PROBLEM REQUIREMENTS ::
In the part that opens with the line containing "How far from" and closes with the line containing "In the photo, does", change "separation" to "distance". Give back only that part, with everything else left as it is.

— start MATERIAL PROVIDED —

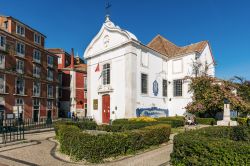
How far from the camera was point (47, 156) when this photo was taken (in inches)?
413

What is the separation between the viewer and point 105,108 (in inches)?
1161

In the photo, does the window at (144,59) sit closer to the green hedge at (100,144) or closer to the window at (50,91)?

— end MATERIAL PROVIDED —
— start MATERIAL PROVIDED —

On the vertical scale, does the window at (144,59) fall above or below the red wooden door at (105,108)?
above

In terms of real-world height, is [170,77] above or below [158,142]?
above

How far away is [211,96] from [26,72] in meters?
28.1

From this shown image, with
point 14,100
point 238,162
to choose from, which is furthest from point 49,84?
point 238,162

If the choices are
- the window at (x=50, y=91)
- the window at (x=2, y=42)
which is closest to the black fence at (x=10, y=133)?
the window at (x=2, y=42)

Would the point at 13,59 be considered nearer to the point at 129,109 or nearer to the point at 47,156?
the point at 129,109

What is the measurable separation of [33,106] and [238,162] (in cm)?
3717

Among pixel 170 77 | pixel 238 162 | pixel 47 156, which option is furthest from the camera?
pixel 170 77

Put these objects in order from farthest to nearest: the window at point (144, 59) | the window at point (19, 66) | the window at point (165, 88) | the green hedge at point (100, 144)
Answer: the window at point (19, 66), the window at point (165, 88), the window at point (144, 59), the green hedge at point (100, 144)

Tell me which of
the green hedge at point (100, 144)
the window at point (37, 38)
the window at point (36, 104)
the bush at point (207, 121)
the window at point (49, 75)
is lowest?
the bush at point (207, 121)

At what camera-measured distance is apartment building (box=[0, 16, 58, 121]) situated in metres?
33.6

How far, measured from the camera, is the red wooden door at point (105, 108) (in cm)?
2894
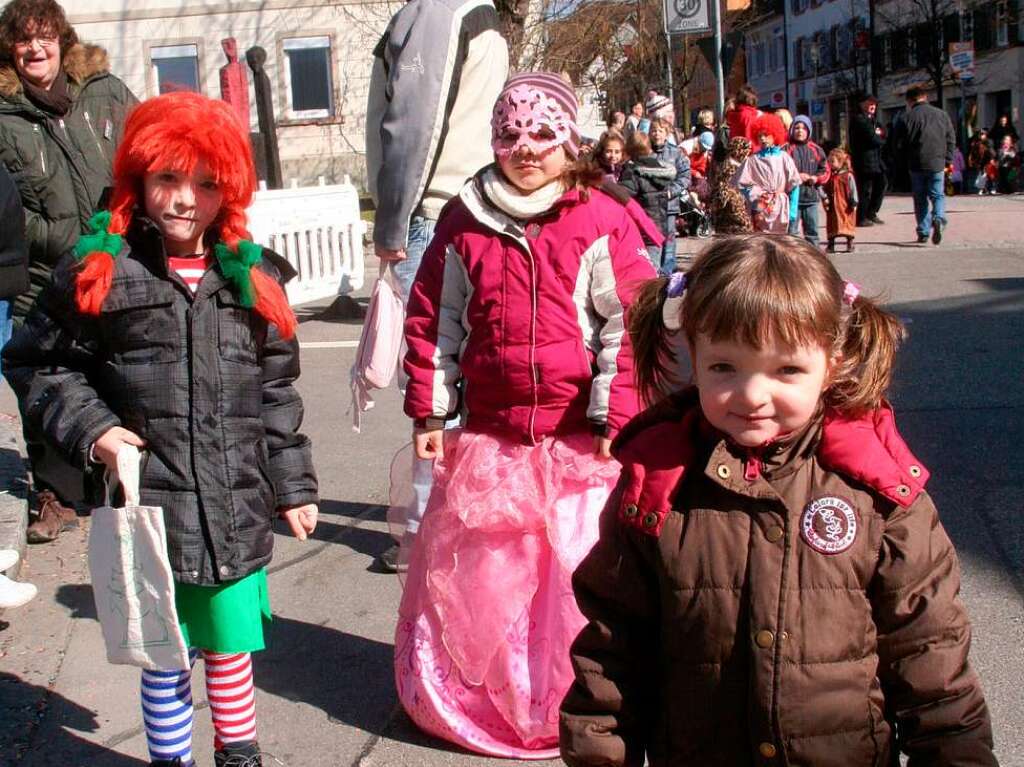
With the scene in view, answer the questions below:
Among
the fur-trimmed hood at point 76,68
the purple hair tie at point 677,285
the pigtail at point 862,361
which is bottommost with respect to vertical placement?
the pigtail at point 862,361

— end MATERIAL PROVIDED —

ANSWER FOR THIS EXERCISE ::
How far from the camera was point (47, 156) when this photo was taken (in inches)?
413

What is the distance between the viewer and point 105,108 (in inches)?
1161

In the photo, does the window at (144,59) sit closer to the green hedge at (100,144) or closer to the window at (50,91)?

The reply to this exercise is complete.